Ultrahaptics IP Ltd (20240265907). Driving Techniques for Phased-Array Systems simplified abstract
Contents
Driving Techniques for Phased-Array Systems
Organization Name
Inventor(s)
Benjamin John Oliver Long of Bristol (GB)
Driving Techniques for Phased-Array Systems - A simplified explanation of the abstract
This abstract first appeared for US patent application 20240265907 titled 'Driving Techniques for Phased-Array Systems
- Simplified Explanation:**
The patent application describes various techniques for driving phased array systems, specifically focusing on acoustic phased arrays for applications such as mid-air haptics, parametric audio, acoustic levitation, and acoustic imaging.
- Key Features and Innovation:**
- Mitigating the effects of changes in the air to provide a consistent haptic experience - Producing trap points in the air - Defining phased-array optimization in terms of vectors for more consistent haptic effects - Defining control points or regions in space via a controlled acoustic field - Using a reduced representation method for constructing acoustic basis functions - Efficient evaluation of complex-valued functions for a large quantity of throughput - Generating a krylov sub-space of a matrix - Maximizing an objective described by different control points and/or regions for creating the acoustic basis functions
- Potential Applications:**
- Mid-air haptics technology - Parametric audio systems - Acoustic levitation devices - Acoustic imaging equipment
- Problems Solved:**
- Inconsistencies in haptic experiences due to changes in the air - Lack of trap points in the air for specific applications - Difficulty in optimizing phased-array systems for consistent effects - Challenges in defining control points or regions in space - Inefficient evaluation of complex-valued functions - Limited ability to generate a krylov sub-space of a matrix
- Benefits:**
- Enhanced haptic experiences - Improved precision in trap point generation - More consistent and optimized phased-array systems - Controlled acoustic fields for defining specific regions in space - Efficient evaluation of complex-valued functions - Maximization of objectives for creating acoustic basis functions
- Commercial Applications:**
Potential commercial applications include the development of advanced mid-air haptics systems for virtual reality experiences, high-quality parametric audio solutions for entertainment venues, innovative acoustic levitation devices for industrial applications, and cutting-edge acoustic imaging technology for medical diagnostics.
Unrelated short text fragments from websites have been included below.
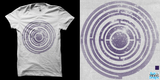 Shirt Circle - Artwork For Sale!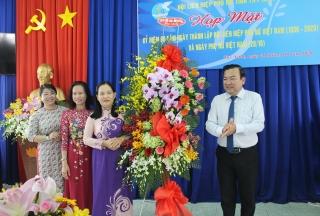 Hội LHPN tỉnh: Họp mặt kỷ niệm 90 năm ngày thành lập Hội LHPN Việt Nam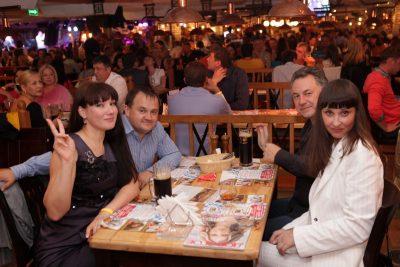 Открытие! День второй, 26 мая 2012 - Ресторан «Максимилианс» Самара - 27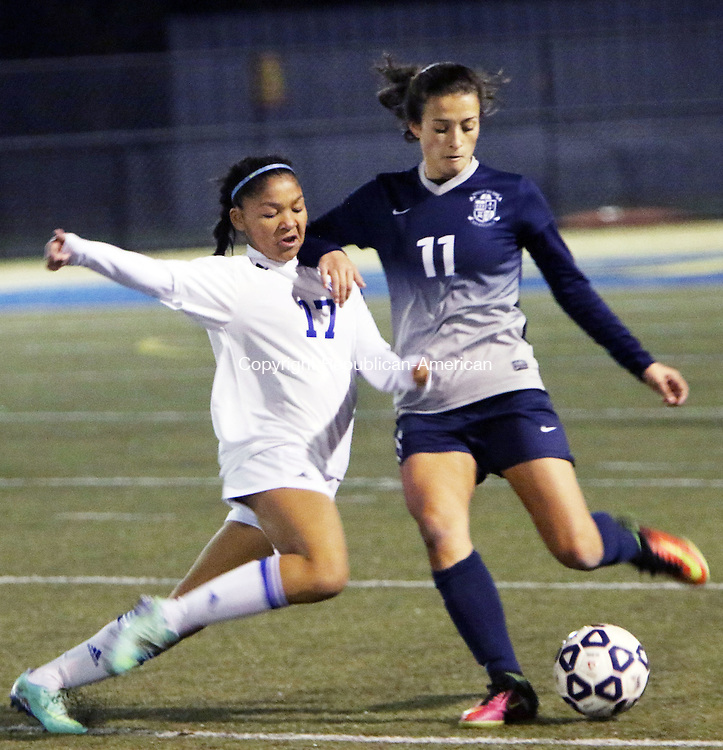 WATERBURY CT. 14 November 2016-110816SV14-#17 Jazzy Sztyler-Magee of Lewis Mills battles for the ball with #11 Kayla Mingachos of Immaculate during CIAC Class M semifinals at Municipal Stadium in Waterbury Monday.<br /> Steven Valenti Republican-American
- Questions about Phased Array Systems:**
1. How do phased array systems differ from traditional acoustic systems? 2. What are the main challenges in optimizing phased array systems for specific applications?
Original Abstract Submitted
various techniques for driving phased array systems are described, specifically intended for acoustic phased arrays with applications to mid-air haptics, parametric audio, acoustic levitation and acoustic imaging, including a system: 1) that is capable of mitigating the effect of the changes in the air to provide a consistent haptic experience; 2) that produces trap points in air; 3) that defines phased-array optimization in terms of vectors for the production of more consistent haptic effects; 4) that defines one or more control points or regions in space via a controlled acoustic field; 5) that uses a reduced representation method for the construction of acoustic basis functions; 6) that performs efficient evaluation of complex-valued functions for a large quantity of throughput; 7) that generates a krylov sub-space of a matrix; and 8) that maximizes an objective described by different control points and/or regions to those used to create the acoustic basis functions.